Given his six years of expertise assisting cannabis business interests in the U.S. and Europe, Scott was asked by parties in Oklahoma to come and shepherd everyone through the process.

“We set out to be a professional voice for this industry because Oklahomans need to hear from professionals on this,” Scott said. “They need to understand that there’s more to it than the prototypical Cheech & Chong idea.”

New Health Solutions political director Jed Green defended Scott, whom he’s known for nearly a decade, he said.

Part of the reason some dislike their trade group is because of its relative newness, he said, and their willingness to take the lead.

“You can’t be afraid to hop out and take charge on an issue when you do have that expertise in what’s going on. We see it as an obligation,” he said.

Green joined New Health shortly after its inception and got to work on the Yes to 788 campaign, as well as forming and heading the political action committee for the campaign.

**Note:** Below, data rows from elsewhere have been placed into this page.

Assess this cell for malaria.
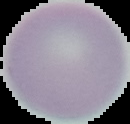
It is uninfected.

Summary:
  - Image type: segmented cell region with the area outside set to black
  - Image size: 130×124 pixels
  - Preparation: thin blood smear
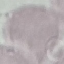 Result: no malaria parasites seen. Giemsa stain. Thin blood smear. Cell patch, automatically extracted from a larger field of view and resized to 64 × 64 pixels. Acquired by smartphone through the microscope eyepiece.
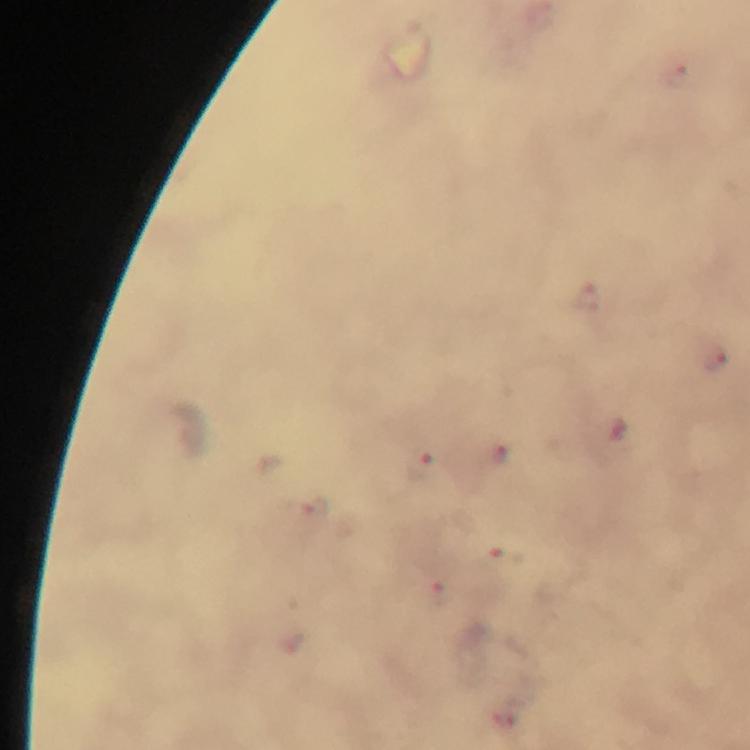

Approximate centers as (x, y) in pixels.
Summary:
  - Malaria parasite locations: (676, 75), (591, 299), (714, 359), (499, 454), (421, 468), (314, 508), (509, 556), (439, 597)
  - Capture: smartphone mounted on the microscope
  - Preparation: thick blood smear
  - Immersion oil: applied
  - Stain: Giemsa
  - Context: from a malaria diagnostic workup
  - Cropped from: a single field of view
  - Magnification: 100x
  - Image size: 750×750 pixels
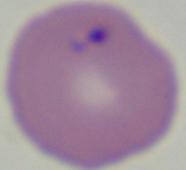

1000x magnification. A Babesia parasite is shown. Photomicrograph.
Outline each blood parasite and name the species.
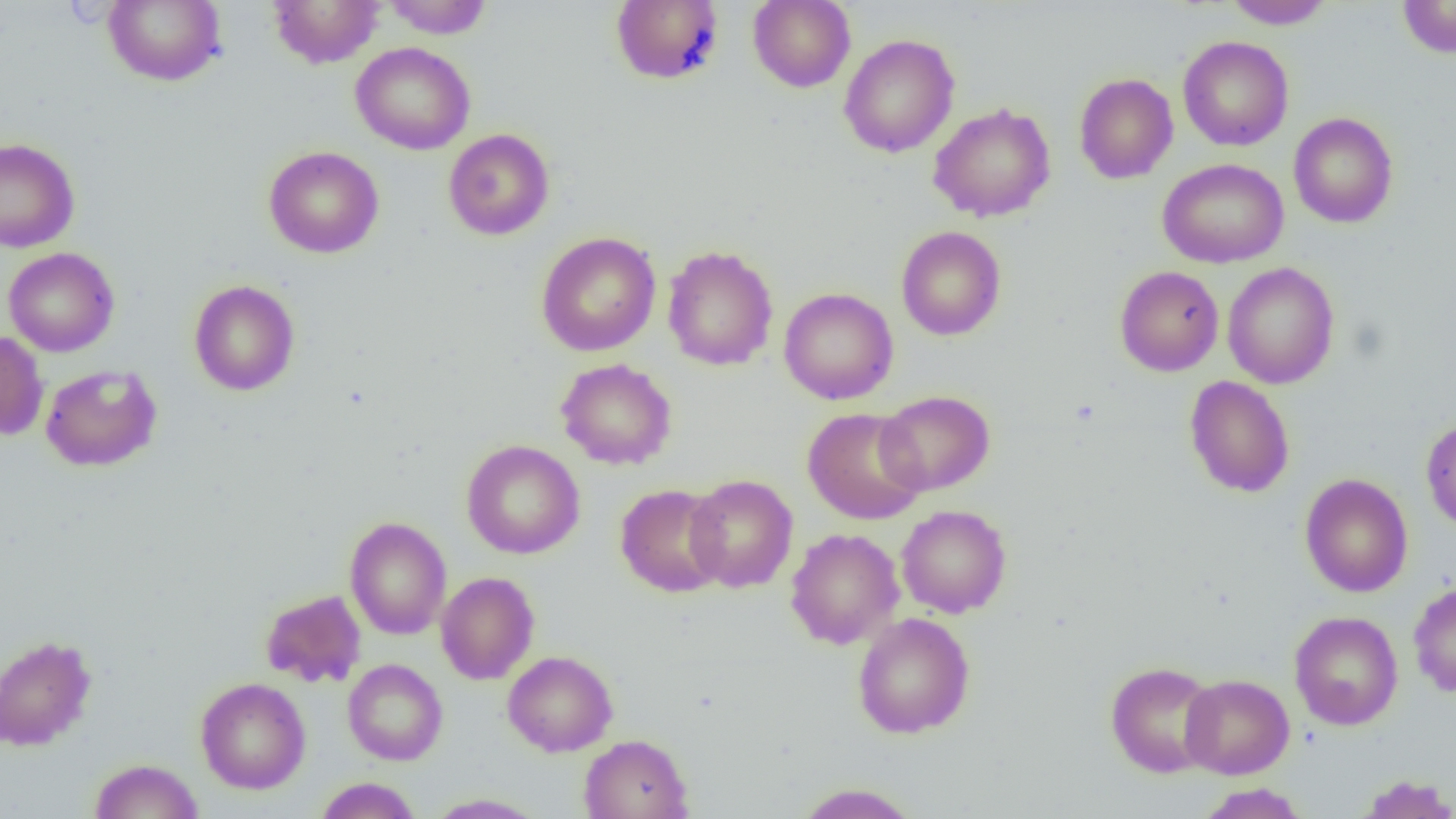
No blood parasites observed.

Summary:
  - Coordinate format: approximate bounding boxes as named x1/y1/x2/y2 corners in pixels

“We’re coming from a place of experience here, of having worked with folks in other states,” Green said. “So while what we say might not always be the most popular … eventually everyone comes around.”

Oklahomans for Health director Chip Paul stands with Green the Vote and New Health Solutions behind a newer, reworked version of the initial 270-page draft of proposed legislation.

Paul runs a business himself, called GnuPharma, selling plant-based products designed to interact with the endocannabinoid system and ultimately improve the health and well-being of the consumer.

In late June, Paul was forcefully removed from a public marijuana forum by Rogers County Sheriff Scott Walton. Paul said he was quietly expressing frustration over comments made by some speakers at the forum for which Walton physically removed him. Walton claimed Paul was being disruptive.

Paul has long been an influential advocate for 788. He took issue with the initial proposal, which he said offered an advantage to Scott’s business partners, but is happy with the latest draft “all the way down to the dotted I’s and the crossed T’s.”

Not every side has come together, however. Oklahomans for Cannabis broke off to release for public comment a 30-page draft of its own proposed legislation.

“Our primary concern is that mom-and-pop shops can provide quality, diverse products to patients,” Oklahomans for Cannabis director Frank Grove said.

Grove first started advocating for legalization as a 16-year-old Bishop Kelley High School student, when he delivered a presentation to his government class, convincing even his teacher and every student except one, he said.

His passion was based on principle at the time, but it later became personal when doctors found a tumor in his father’s head. It was benign but growing toward his spine, so it had to be removed.

Grove believes if his father had access to medical marijuana following the surgery, he would have recovered better and would be better able to treat his pain today.

“He could still be out there working on the oil wells, I believe, if this had been legal in 2014,” Grove said.

Oklahomans for Cannabis has maintained that their No. 1 concern is making sure patients gain access to medical marijuana for treatment. Business interests are a distant second, which Grove said isn’t the case for the groups that signed off on the collaborative draft.

“Those other groups are all basically trade organizations at this point, and our focus remains on patients, the working class and all of Oklahoma,” he said. “I think it’s important we maintain an equal yet distinct voice.”